Was Züri West seit Jahrzehnten auf brillante Art und Weise tun – Fremdkompositionen zu ihren eigenen machen – können andere mit Züri West-Songs nur bedingt. Ein Grossteil des Künstler-Aufgebots der «The Züri West Show», die am 15. März über die Bühne des Berner Dachstocks ging, ist an dieser Aufgabe gescheitert.
Nachspielen und Nachsingen reicht nicht
Was man mit AC/DC locker tun kann, geht bei einer Band wie Züri West nicht. Es ist ein Fehler bei einem Züri West-Cover nach Züri West klingen zu wollen. Und genau dieser Fehler wurde an diesem Abend zigmal gemacht.
Zwar hütete man sich davor an Songs wie «I schänke dr mis Härz» oder «Blues» zu scheitern, indem man sie gar nicht stattfinden liess. «I schänke dr mis Härz» wurde elegant mit der Gitarren-Hook im Eröffnungssong des Abends «Drück ab» zitiert. Das war stilvoll.
Weniger inspiriert waren aber diverse Darbietungen die darauf vertrauten, dass die ausgewählten Songs genug gut seien, um sie einfach nachzuspielen. In diesen Momenten wurde für die Interpreten schmerzlich - und für die Konzertbesucher eindrücklich - klar, dass diese Songs in diesen Versionen ohne ihre Urheber nur schwer oder gar nicht auskommen.
Zuviel Respekt ist respektlos
Wer die Berner Szene nicht kennt, kann sich kaum ausmalen wie gross der Respekt nicht nur FÜR sondern auch VOR Züri West ist.
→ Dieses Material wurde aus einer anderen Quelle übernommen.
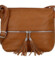 Dámska crossbody kabelka hnedá - Paolo bags Gilia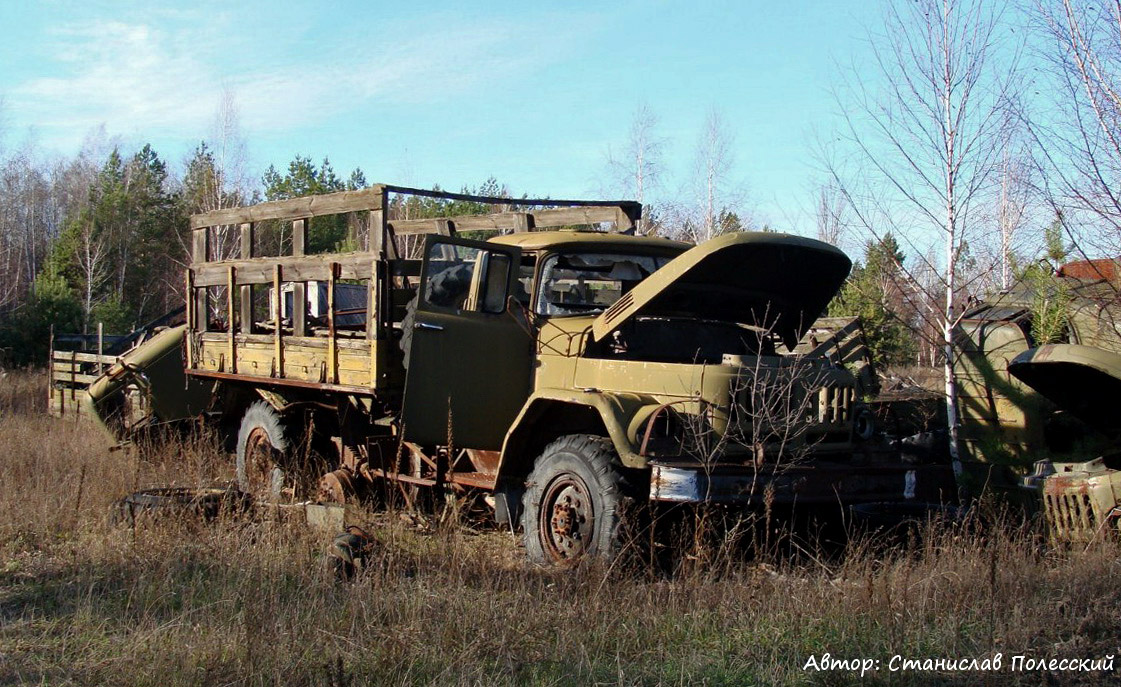 Киевская область, № (UA10) Б/Н 0001 — ЗИЛ-131; Киевская область — Автомобили без номеров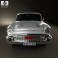 Chevrolet 150 2-door sedan 1957 3d model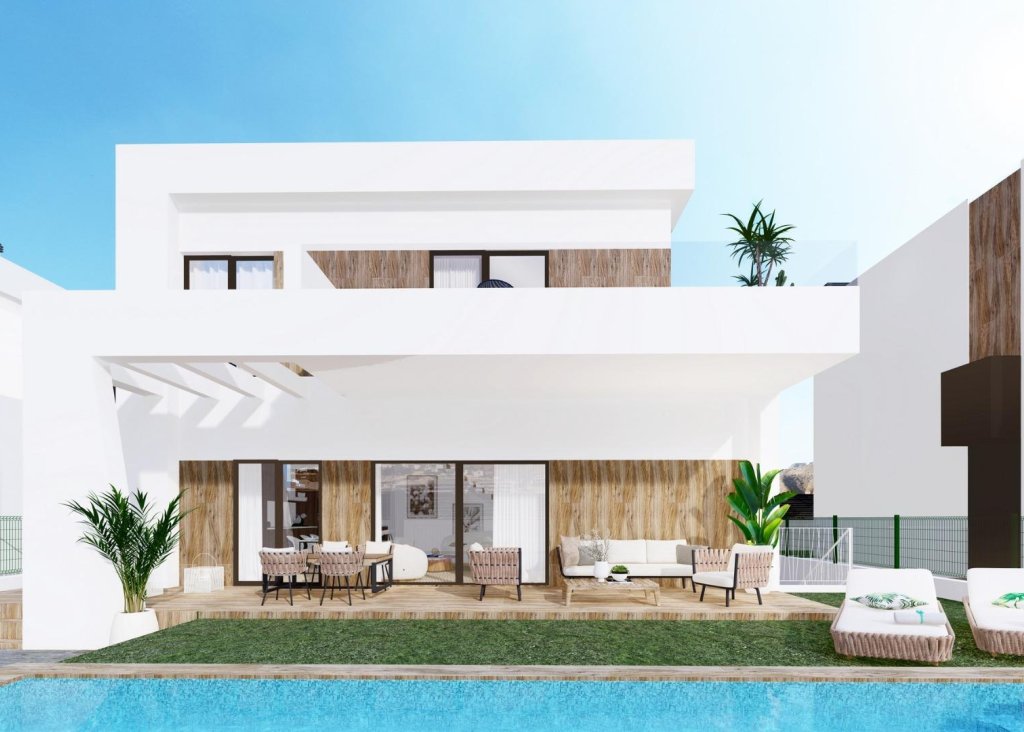Nieuwbouw - Villa - Finestrat - Golf Bahia
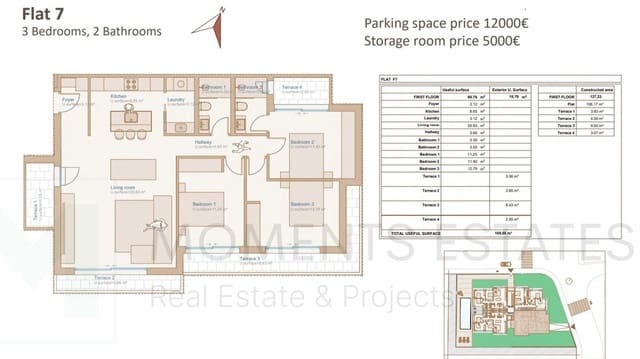 3 Zimmer Apartment zu verkaufen in Javea / Xàbia mit Pool - 428.000 € (Ref: 9253932)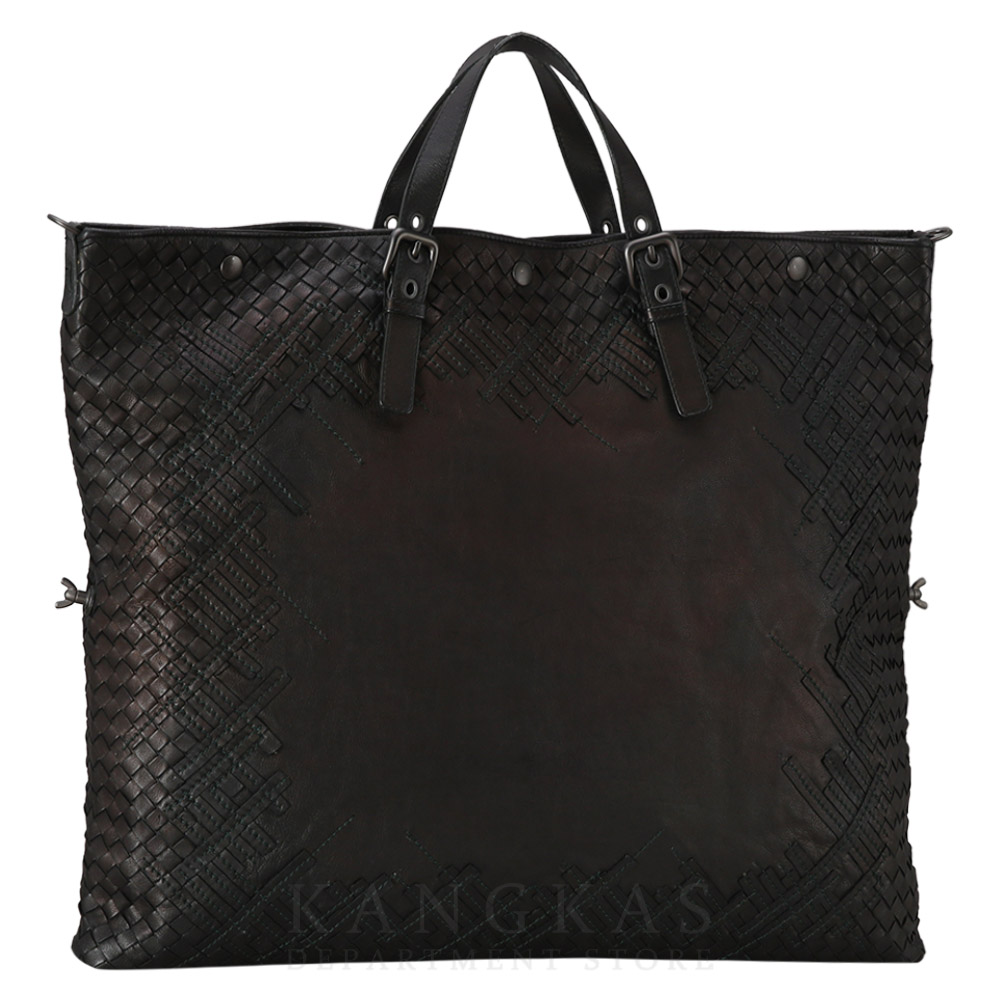 BOTTEGA VENETA(USED)보테가베네타 시즌 인트레치아토 위빙 점보 토트겸 숄더백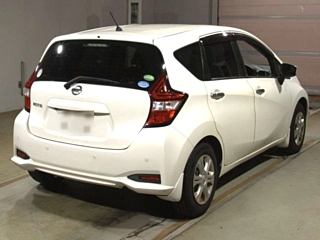 NISSAN NOTE 2020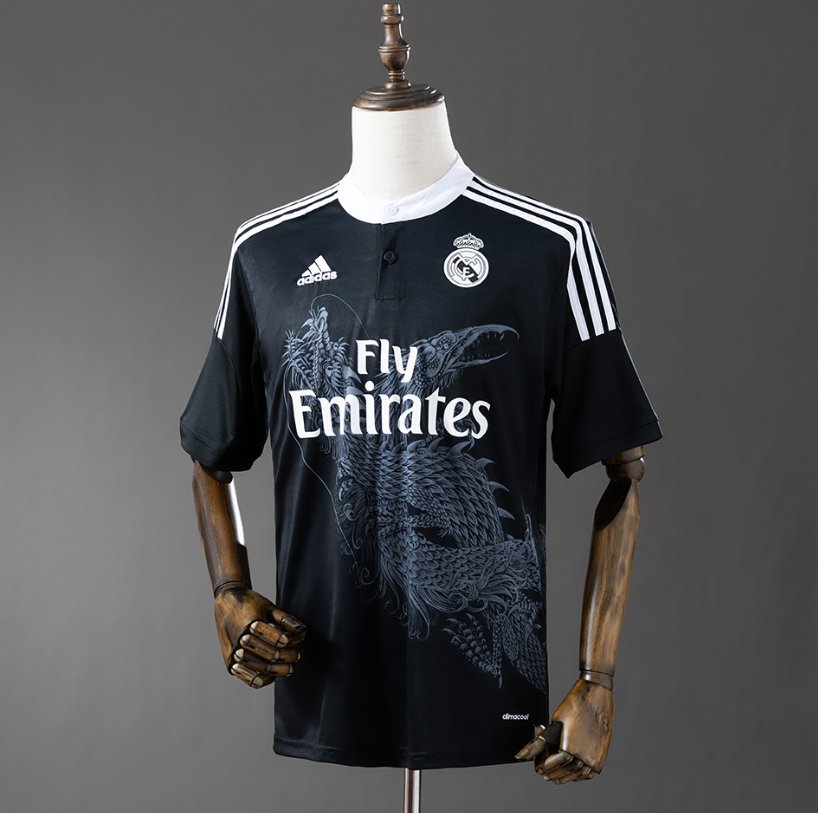 Real Madrid 2014/15 Third — Player Version, front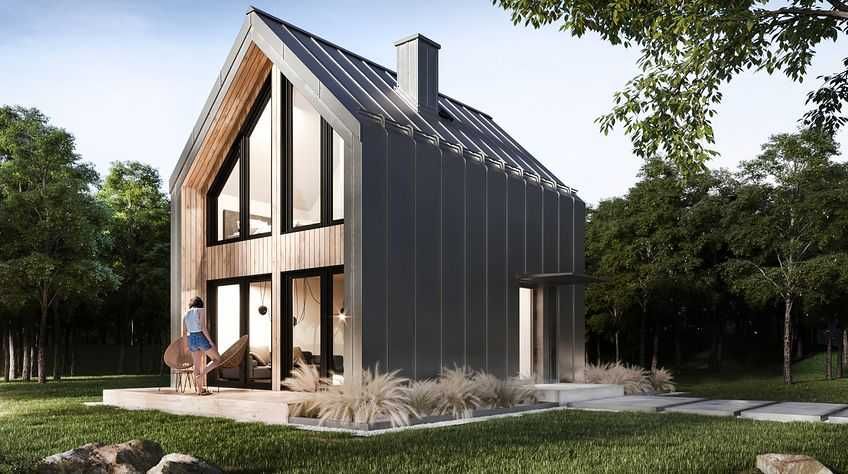 Budowa domów na zgłoszenie 70 m2 i 35 m2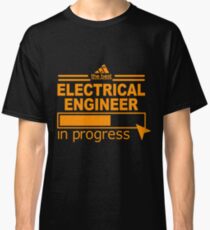 Camiseta clásica ELECTRICAL ENGINEER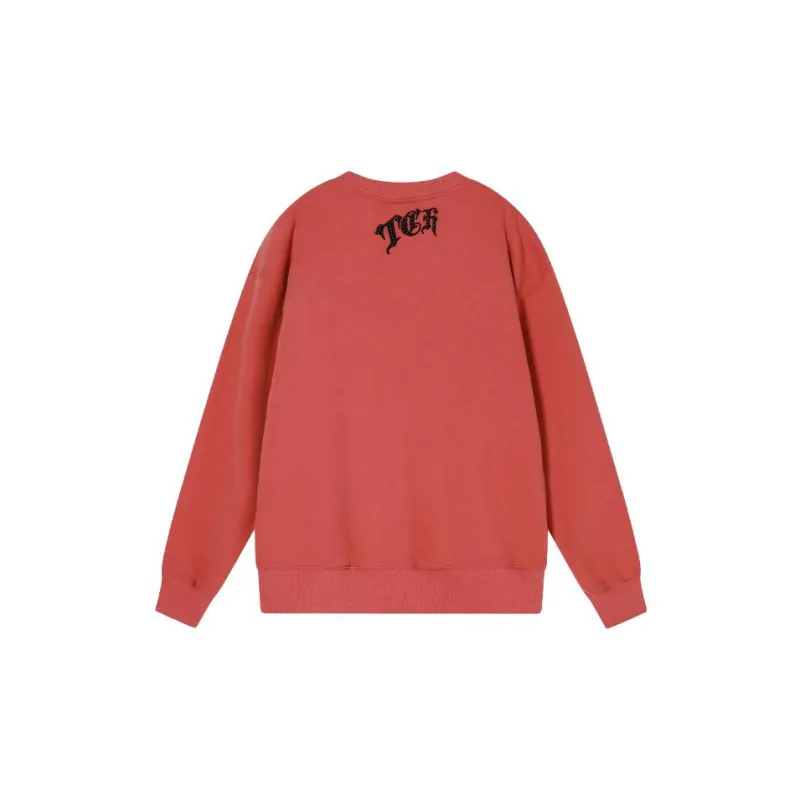 TCH Sweatshirts Unisex Pink-1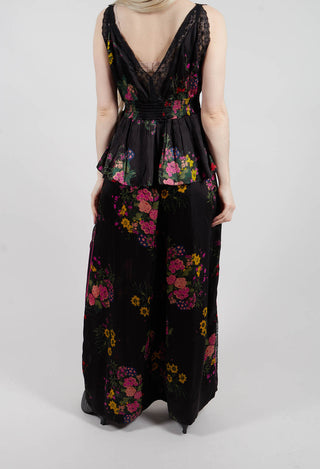 Parschi Trousers in Multicolour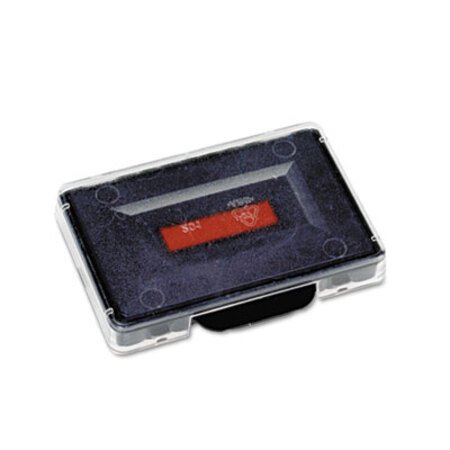 Picture of T5460 Custom Self-Inking Stamp Replacement Ink Pad, 1.38" x 2.38", Blue/RedUSS-P5460BR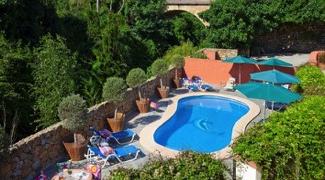 hiking and biking holiday accomodation in andalucia, spain. Hotel molino del puente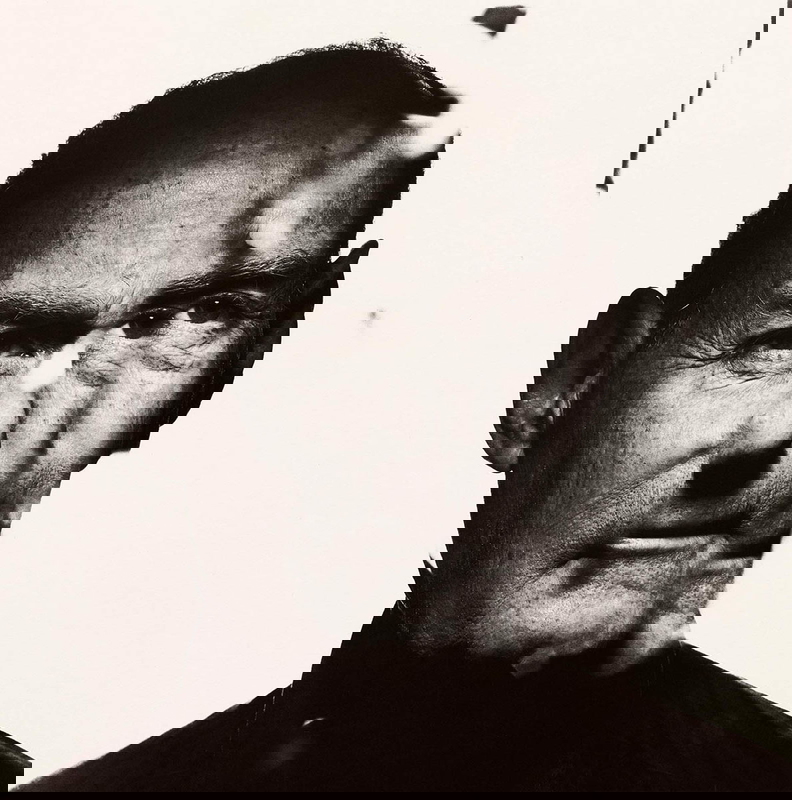 irving penn cracked mirror new york 1986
Das «für» ist gerechtfertigt. Das «vor» wurde an diesem Abend jedoch für viele zur unüberwindbaren Hürde. Den Song zu spüren – zu adaptieren – und ihn nicht bloss wiederzugeben. Genau das hätte diese Band jedoch verdient. Ich gehe noch einen Schritt weiter und behaupte: Genau das hätte sich diese Band gewünscht.
Wie Seven vor einem Jahr im SRF 3-Studio «7:7» coverte, war zwar dreist und in etwa so tollkühn wie jeder Künstler und jede Künstlerin, die sich an Princes «Sometimes it Snows In April» heranwagen würde. Aber es war echt. Es war Seven. Er hat diesen Song gespürt. Es war seine Version. Solche Beiträge waren an der «The Züri West Show» äusserst spärlich gesät.
Covers covern braucht mehr als einfach Mut
Noch hilfloser empfand ich die Covers der Covers. Nicht einmal Simon Jäggi (Kummerbuben) schaffte es, dem Robert Palmer-Song «Johnny & Mary» neues Leben einzuhauchen. Dabei wüsste er, wie man sowas macht. Er ist gewissermassen ein Cover-Experte. Zum Beispiel, wenn es darum geht, neue Ansätze für alte Volkslieder zu finden.
Etwas stimmiger war Trummers Ansatz mit der Bob Dylan-Nummer «Mir wei nid grüble (es isch scho rächt)» (Don’t Think Twice, It’s All Right). Es macht Sinn, dass sich der Liedermacher dieses Lied schnappte. Für sich vereinnahmen konnte er den Song aber nicht.
Erschwerend kommt an dieser Stelle natürlich hinzu, dass wir wissen wie gut Züri West die Disziplin der Songadaption beherrschen.
Greis, Baze und Steff: les Chefs
Am Ende waren es die Wortmenschen, die den Abend retteten. Da standen mit Greis, Baze und Mike Egger (Jeans for Jesus) und allen voran Steff la Cheffe plötzlich Leute auf der Bühne, die es schafften, die Werke von Züri West zu umarmen. Sie machten sich mit Respekt aber ohne Furcht an diese Songs heran. Schienen Spass daran zu haben und sorgten für einen versöhnlichen Abschluss der «The Züri West Show».
Wieso bei diesem Tribut-Konzert gerade die Hip Hop-Fraktion punkten konnte, kann ich nicht abschliessend beantworten. Vielleicht ja, weil Kuno Lauener eigentlich auch ein Rapper ist.